I grew up in the Bay Area but there's a snowball's chance in hell I could ever
go back due to what it costs to live there...just to rent a bedroom from some
homeowner would cost more than the two bedroom apartment I currently live in.

------
dunpeal
This article is terrible:

> Tech companies are spending a large portion of their capital toward paying a
> limited number of research and development staff to design new products and
> software, but not toward maintenance and service staff like factory and
> maintenance workers

The entire article and everyone it quotes then proceed to argue that this
wealth should be redistributed downwards.

This is not just unfair - it will also never work. Because some roles (like
"low-skilled maintenance and factory work") have far more candidates than
openings, while other roles (like high-skilled engineering) have the opposite
supply/demand curve.

Now, suppose every single company starts artificially inflating the wages of
low-skilled roles, and suppressing the wages for high-skilled roles, to keep
everyone "equal" just like this article suggests. What will happen?

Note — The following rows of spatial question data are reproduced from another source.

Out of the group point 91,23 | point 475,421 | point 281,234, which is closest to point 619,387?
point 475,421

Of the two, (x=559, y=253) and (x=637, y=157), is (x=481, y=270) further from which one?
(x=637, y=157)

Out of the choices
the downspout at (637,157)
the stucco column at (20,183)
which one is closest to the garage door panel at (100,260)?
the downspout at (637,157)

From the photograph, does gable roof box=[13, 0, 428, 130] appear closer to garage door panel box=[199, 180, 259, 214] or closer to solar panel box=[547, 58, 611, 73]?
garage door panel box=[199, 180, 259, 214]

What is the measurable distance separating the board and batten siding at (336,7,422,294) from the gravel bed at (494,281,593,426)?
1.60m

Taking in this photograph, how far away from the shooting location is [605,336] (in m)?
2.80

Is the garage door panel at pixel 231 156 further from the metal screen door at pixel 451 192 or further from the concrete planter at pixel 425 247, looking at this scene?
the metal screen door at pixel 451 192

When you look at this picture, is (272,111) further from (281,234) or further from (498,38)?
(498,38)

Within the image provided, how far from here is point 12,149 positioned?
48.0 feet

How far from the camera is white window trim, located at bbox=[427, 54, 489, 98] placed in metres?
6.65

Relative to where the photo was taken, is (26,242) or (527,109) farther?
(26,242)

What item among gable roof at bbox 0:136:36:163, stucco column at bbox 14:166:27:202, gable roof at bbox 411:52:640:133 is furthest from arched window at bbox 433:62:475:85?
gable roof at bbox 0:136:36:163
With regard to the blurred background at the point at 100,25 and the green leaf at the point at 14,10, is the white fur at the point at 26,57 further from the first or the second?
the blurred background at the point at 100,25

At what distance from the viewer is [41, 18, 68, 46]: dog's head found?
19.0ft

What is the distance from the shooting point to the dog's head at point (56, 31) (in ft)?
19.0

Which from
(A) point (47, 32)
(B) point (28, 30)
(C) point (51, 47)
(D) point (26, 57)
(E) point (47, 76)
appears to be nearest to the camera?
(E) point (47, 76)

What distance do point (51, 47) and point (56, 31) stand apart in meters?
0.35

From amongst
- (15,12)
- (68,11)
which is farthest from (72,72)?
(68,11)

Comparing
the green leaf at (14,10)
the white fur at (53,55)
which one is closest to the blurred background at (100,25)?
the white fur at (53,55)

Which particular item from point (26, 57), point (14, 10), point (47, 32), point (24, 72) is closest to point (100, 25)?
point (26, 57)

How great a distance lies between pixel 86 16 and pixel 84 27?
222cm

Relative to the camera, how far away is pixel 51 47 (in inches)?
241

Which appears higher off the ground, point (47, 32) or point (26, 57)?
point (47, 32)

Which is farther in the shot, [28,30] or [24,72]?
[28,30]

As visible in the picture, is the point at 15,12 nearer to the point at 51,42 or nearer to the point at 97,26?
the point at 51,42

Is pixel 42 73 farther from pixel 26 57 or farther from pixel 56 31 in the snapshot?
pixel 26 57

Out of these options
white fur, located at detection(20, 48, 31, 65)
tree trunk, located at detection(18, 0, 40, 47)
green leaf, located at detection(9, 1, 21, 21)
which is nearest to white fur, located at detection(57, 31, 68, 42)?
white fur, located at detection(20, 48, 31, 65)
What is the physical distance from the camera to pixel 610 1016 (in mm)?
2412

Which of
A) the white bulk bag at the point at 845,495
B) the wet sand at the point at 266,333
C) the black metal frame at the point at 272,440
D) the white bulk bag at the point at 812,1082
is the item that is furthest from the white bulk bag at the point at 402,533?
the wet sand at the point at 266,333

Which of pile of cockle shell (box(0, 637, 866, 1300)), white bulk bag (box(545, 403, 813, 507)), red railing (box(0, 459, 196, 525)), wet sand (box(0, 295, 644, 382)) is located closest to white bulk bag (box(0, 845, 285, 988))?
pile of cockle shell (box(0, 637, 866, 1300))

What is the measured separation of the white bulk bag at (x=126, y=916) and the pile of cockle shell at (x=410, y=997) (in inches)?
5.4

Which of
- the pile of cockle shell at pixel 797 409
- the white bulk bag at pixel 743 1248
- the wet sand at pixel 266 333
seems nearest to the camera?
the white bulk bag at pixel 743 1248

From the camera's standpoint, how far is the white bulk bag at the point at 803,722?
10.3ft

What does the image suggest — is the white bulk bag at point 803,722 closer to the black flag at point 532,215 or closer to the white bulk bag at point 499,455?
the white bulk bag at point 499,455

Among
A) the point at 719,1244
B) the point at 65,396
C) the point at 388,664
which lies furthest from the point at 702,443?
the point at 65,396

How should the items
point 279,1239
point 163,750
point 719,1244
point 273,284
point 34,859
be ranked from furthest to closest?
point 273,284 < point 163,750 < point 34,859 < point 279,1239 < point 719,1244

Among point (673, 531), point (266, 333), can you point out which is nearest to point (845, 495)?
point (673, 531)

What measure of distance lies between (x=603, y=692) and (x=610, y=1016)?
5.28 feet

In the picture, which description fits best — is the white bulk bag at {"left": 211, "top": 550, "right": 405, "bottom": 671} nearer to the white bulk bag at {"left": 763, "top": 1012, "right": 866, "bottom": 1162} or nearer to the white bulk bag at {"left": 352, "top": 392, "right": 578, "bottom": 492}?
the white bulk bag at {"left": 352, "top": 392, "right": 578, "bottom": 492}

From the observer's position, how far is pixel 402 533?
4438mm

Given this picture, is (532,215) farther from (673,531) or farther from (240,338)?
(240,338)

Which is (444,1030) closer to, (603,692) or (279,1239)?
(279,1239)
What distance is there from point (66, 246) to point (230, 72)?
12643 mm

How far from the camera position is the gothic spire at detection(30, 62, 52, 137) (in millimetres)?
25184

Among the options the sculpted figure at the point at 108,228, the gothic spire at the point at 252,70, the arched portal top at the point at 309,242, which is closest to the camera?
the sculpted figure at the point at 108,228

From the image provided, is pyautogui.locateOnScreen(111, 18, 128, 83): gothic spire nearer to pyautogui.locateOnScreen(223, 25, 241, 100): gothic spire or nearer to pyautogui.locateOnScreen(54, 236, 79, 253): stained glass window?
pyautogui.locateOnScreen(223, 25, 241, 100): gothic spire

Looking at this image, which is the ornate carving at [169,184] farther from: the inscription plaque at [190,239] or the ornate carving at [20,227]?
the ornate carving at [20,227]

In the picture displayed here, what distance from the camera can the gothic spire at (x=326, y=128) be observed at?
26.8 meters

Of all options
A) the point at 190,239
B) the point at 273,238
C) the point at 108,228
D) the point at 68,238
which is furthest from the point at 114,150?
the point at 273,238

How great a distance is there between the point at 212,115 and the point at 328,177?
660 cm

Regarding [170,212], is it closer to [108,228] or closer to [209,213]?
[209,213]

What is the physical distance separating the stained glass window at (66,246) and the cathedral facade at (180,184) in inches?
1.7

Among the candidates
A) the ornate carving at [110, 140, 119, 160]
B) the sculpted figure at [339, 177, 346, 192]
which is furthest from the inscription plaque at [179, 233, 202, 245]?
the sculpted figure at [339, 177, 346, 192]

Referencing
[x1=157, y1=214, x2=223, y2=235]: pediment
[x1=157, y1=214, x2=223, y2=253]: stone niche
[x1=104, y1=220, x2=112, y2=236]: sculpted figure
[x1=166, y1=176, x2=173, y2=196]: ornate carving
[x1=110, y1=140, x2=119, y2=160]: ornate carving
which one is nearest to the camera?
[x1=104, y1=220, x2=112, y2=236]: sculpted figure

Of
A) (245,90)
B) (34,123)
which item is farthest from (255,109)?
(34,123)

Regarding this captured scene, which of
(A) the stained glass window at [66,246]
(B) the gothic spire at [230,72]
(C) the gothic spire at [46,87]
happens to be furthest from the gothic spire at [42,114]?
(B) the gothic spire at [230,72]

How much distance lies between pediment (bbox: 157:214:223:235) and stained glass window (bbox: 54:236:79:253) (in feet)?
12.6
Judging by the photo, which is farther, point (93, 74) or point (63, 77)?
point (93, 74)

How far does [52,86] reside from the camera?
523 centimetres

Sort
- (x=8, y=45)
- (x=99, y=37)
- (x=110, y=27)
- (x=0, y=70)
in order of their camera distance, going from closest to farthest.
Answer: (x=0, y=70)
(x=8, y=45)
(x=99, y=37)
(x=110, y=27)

Nobody will invest the huge amount of time and effort required to become
engineers, since that investment won't pay off. Why waste 4 expensive years in
college, if I can get the same pay as a janitor, straight out of highschool
and without the student debt?

All tech companies will become desperately starved for high-skilled talent.
Eventually, one of these companies will realize it can fill its many vacancies
by decreasing the wages for the low-skilled work (with huge surplus of
candidates, it will still have plenty to choose from) and increasing the wages
for high-skilled work, where candidates are scarce. This company will fill all
its openings, poach the best engineers, increase its profits, and destroy its
competition. At that point, all other companies will have to increase high-
skilled pay to match... And we'll be back where we are right now.

In fact, that's how we got here in the first place.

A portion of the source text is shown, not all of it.